Lukashenka was once popular and seen as charismatic. But he has become increasingly authoritarian during his 26-year tenure and now faces strong public resistance.
Coronavirus hits public trust
As of August 3, Belarus had registered 68,067 coronavirus cases and 567 deaths. It is one of the few European countries (along with Sweden) that has not introduced lockdown and strict coronavirus containment measures. Lukashenka has downplayed the risks of COVID-19 in an effort to keep the economy going.
Inadequate response to the pandemic coupled with economic decline have undermined public trust in the political leadership. In the absence of an effective government response, Belarusians had to protect themselves. Some businesses shifted to home working and volunteers have provided personal protective equipment to medical workers. Despite the World Bank forecasting a “severe shock” to the Belarusian economy and high risk to public health, the election has not been postponed.

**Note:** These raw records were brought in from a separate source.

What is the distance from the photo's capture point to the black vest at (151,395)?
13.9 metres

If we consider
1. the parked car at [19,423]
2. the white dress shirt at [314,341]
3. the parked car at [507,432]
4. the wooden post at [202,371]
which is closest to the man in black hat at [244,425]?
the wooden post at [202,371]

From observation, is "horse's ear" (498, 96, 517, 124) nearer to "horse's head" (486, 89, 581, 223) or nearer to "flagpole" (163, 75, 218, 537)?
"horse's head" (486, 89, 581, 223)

The main take from today's protests in Belarus is that people are becoming increasingly organised and are no longer afraid of the police. Instead, they respond to violence with violence. Dozens of fights broke out with police tonight and they were often beaten and had to retreat: pic.twitter.com/a8iK5577oE
— Tadeusz Giczan (@TadeuszGiczan) July 14, 2020
Until a few months ago, it seemed Lukashenka would face three main challengers in the presidential race: Viktar Babaryka, Sergey Tsikhanouski and Valery Tsapkala. But now none of them will be on the ballot.
Babaryka, the former head of Belgazprombank, the local unit of Russia’s Gazprombank, was considered the strongest opponent. He collected over 400,000 ballot access signatures during his campaign, exceeding the necessary minimum of 100,000. But on June 18, Babaryka and his son Eduard were arrested, accused of financial crimes and tax evasion.
Tsikhanouski, a blogger who runs the YouTube channel Country for Life, was also considered a strong opponent. Tsikhanouski had labelled Lukashenka a “cockroach”, calling on Belarusians to “stop the cockroach”.
In May, Tsikhanouski was detained and charged for an unsanctioned public gathering and violating public order. Rights group Amnesty International recognises both Babaryka and Tsikhanouski as prisoners of conscience.
The third main candidate, Tsapkala, served as the Belarusian ambassador to the US, founded the country’s own tech park modeled on Silicon Valley and once advised Lukashenka on science and technology. But at the end of June, Tsapkala had 100,000 signatures of support invalidated, which blocked him from continuing in the presidential race.
A new challenger
On July 14, Babaryka and Tsikhanouski were both barred from running in the election by the Belarus Central Election Commission (CEC). The following day queues of people lined up at the CEC to file complaints about the decision.
Lukashenka’s rivals subsequently united their campaigns behind Sviatlana Tsikhanouskaya, the wife of Sergey Tsikhanouski. She has unexpectedly become a revolutionary figurehead and her recent campaign rally on July 30 in Minsk gathered over 60,000 supporters.
Still, Belarus is a tough political environment for women. In May, Lukashenka said the nation’s constitution was “not made for a woman” as president, and that “our society has not matured to vote for a woman”. Politically active women and women partners of political activists are often attacked, including via messages containing threats of sexual violence or threats that their children will be taken into state custody.
Outmoded tactics for a young generation
Lukashenka’s opponents have been using Facebook, YouTube, Twitter and Viber messenger to get their message out rather than heavily censored traditional state TV and newspapers.
Lukashenka used to be able to rely on propaganda tools based on the memory of the second world war, hunger and devastation, and the need to maintain stability. But these are no longer cutting through to young Belarusians – especially those who were born after he came to power. Many are now demanding democratic changes.
Following mass opposition rallies in June, Lukashenka openly warned at a meeting with the chief of the Belarusian KGB that there will be no “Maidan” – in a reference to Ukraine’s 2013-14 revolution.
Whatever the outcome of the election, which he may try to rig, it’s clear his rule is weakening. The pandemic has left the man who has been called Europe’s “last dictator” dangerously exposed to public discontent and public mistrust.